== ISTRUZIONE SCRITTA A ==
Sostituisci "church steeple" con "bell tower" nei record compresi tra la riga che contiene "What is positioned" e la fine dei record, estremi inclusi, lasciando invariato tutto il resto. Riporta solo quelle righe e ometti le immagini.

=== BRANO DI TESTO ===

E’ stata definita «rimodulazione», ma ha tutti i contorni di uno smobilitazione generale. Nonostante le dichiarazioni agguerrite («i giudici non ci fermeranno») ed ingerenze non richieste da parte di futuri consiglieri esteri, il governo difficilmente potrà proseguire la campagna d’Albania: il Viminale ha disposto la riduzione delle forze dell’ordine nei Centri di permanenza e rimpatrio di Shengjin e Gjader.

Una cinquantina gli agenti che dovrebbero fare ritorno in Italia. Dalle inziali 259 unità pensate, nei due centri rimarrà solo il personale strettamente necessario per coprire i turni di vigilanza da sei ore, 170 agenti, anche quando i Cpr sono vuoti, come in questo momento.

=== RECORD MOSTRATI ===

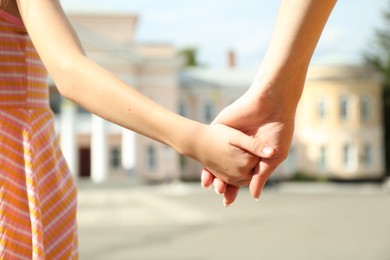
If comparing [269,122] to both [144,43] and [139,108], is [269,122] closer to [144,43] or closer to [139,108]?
[139,108]

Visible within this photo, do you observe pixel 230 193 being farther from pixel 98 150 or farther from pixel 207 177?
pixel 98 150

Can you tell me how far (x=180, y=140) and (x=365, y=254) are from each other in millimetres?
9730

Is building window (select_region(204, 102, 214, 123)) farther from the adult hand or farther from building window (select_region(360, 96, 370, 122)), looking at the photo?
the adult hand

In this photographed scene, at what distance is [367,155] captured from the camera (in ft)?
149

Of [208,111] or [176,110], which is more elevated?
[176,110]

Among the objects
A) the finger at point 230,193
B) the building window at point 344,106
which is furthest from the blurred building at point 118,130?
the finger at point 230,193

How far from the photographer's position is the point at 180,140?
1319mm

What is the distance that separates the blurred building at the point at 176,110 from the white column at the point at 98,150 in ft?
0.19

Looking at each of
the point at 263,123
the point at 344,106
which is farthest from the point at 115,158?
the point at 263,123

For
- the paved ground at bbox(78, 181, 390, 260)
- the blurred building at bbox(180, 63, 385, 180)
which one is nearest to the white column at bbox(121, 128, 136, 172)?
the blurred building at bbox(180, 63, 385, 180)

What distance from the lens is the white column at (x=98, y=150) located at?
137ft

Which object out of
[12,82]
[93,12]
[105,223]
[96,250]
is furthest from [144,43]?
[12,82]

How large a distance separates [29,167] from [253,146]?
443 millimetres

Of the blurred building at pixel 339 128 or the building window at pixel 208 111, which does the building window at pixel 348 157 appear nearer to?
the blurred building at pixel 339 128
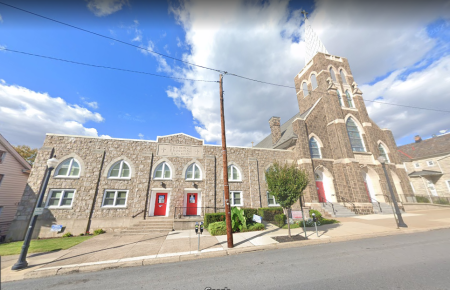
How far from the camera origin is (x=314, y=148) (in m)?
19.6

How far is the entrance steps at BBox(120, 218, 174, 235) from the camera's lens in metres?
11.6

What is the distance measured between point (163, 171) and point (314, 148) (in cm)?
1691

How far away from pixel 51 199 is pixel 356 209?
2631 centimetres

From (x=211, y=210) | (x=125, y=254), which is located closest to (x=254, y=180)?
(x=211, y=210)

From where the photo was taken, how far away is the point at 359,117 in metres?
22.2

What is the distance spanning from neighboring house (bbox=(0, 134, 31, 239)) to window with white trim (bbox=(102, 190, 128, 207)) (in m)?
9.03

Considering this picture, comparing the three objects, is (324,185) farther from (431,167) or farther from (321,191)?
(431,167)

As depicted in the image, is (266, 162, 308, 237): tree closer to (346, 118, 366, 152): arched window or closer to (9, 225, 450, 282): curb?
(9, 225, 450, 282): curb

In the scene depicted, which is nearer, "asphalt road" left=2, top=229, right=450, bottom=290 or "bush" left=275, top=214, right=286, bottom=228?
"asphalt road" left=2, top=229, right=450, bottom=290

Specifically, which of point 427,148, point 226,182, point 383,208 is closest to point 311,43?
point 427,148

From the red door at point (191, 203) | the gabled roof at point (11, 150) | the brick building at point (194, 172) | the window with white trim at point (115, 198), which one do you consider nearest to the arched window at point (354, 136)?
the brick building at point (194, 172)

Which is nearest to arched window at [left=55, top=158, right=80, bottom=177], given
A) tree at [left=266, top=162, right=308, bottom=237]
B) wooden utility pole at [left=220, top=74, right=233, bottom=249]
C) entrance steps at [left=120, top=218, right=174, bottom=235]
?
entrance steps at [left=120, top=218, right=174, bottom=235]

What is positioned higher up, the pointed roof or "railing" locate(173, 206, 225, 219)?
the pointed roof

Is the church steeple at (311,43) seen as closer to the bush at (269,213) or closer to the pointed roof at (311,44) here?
the pointed roof at (311,44)
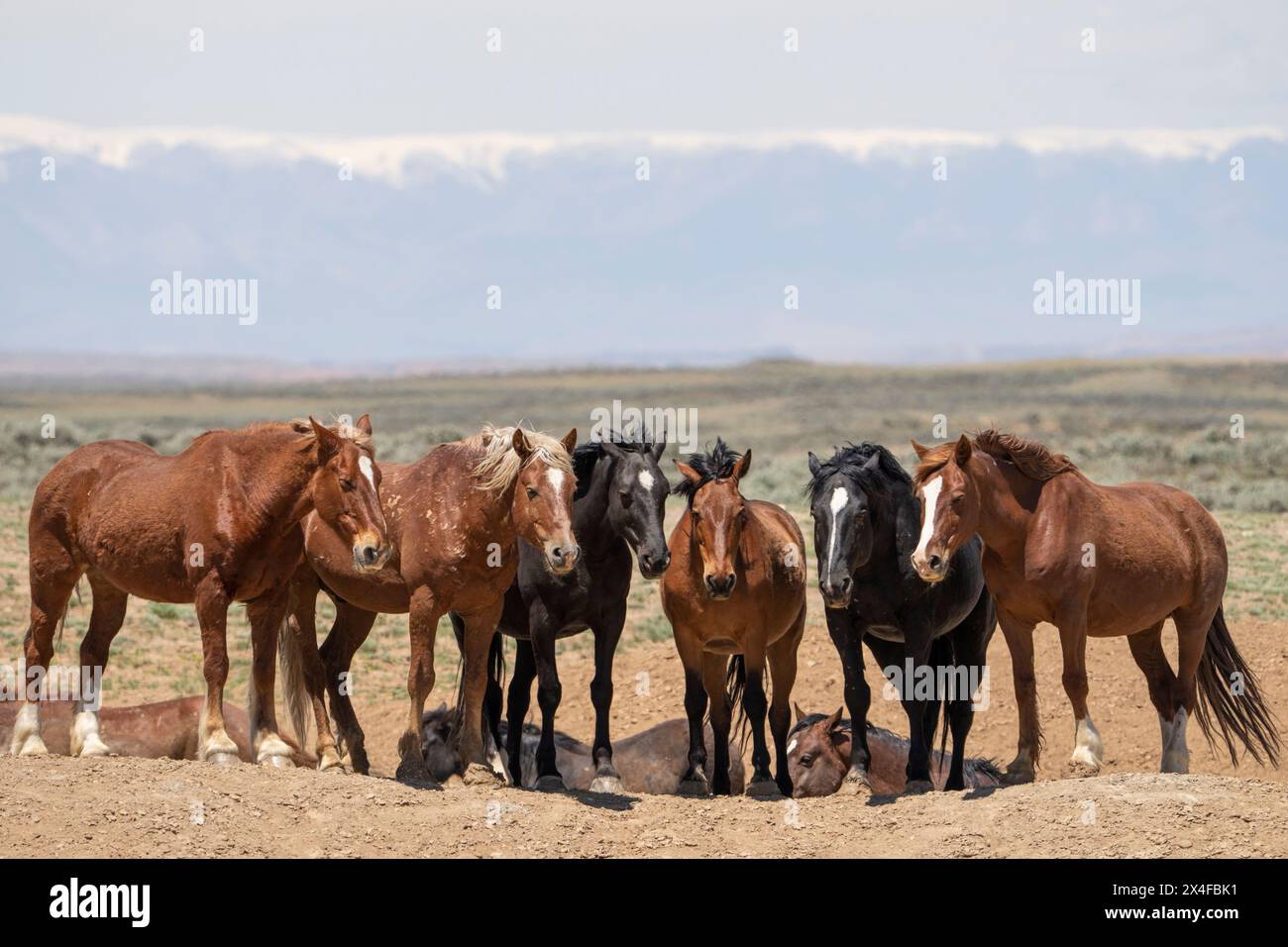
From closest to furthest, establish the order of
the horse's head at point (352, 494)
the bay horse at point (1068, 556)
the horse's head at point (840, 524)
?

===

== ISTRUZIONE SCRITTA B ==
Riprendi il testo sui Cpr in Albania e proseguilo da dove si ferma.

== RISPOSTA SCRITTA A ==
What is positioned higher up, the pointed roof or "railing" locate(173, 206, 225, 219)?
the pointed roof

Is the bell tower at (311,43) seen as closer to the bush at (269,213) or closer to the pointed roof at (311,44) here?
the pointed roof at (311,44)
From closest to furthest, establish the order of
the horse's head at point (352, 494)
the bay horse at point (1068, 556)
the horse's head at point (840, 524)
?

== RISPOSTA SCRITTA B ==
E dopo che due navi con a bordo 16 migranti prima ed 8 dopo sono state fatte tornare indietro, ci si chiede se altre ne partiranno mai verso l’atra sponda dell’Adriatico e se la Corte dei Conti avanzerà un’accusa di danno erariale. Mentre continua il braccio di ferro con la magistratura italiana, in seguito alle pronunciazioni dei Tribunali di Roma e Bologna, al Ministero e a Palazzo Chigi rimangono in attesa della sentenza della Corte di Giustizia Europea sulla designazione di “Paesi Sicuri”. Un sentenza che non è assolutamente scontato possa dare ragione al governo e che potrebbe soppiantare definitivamente il progetto di trasferire in Albania i migranti soccorsi in mare.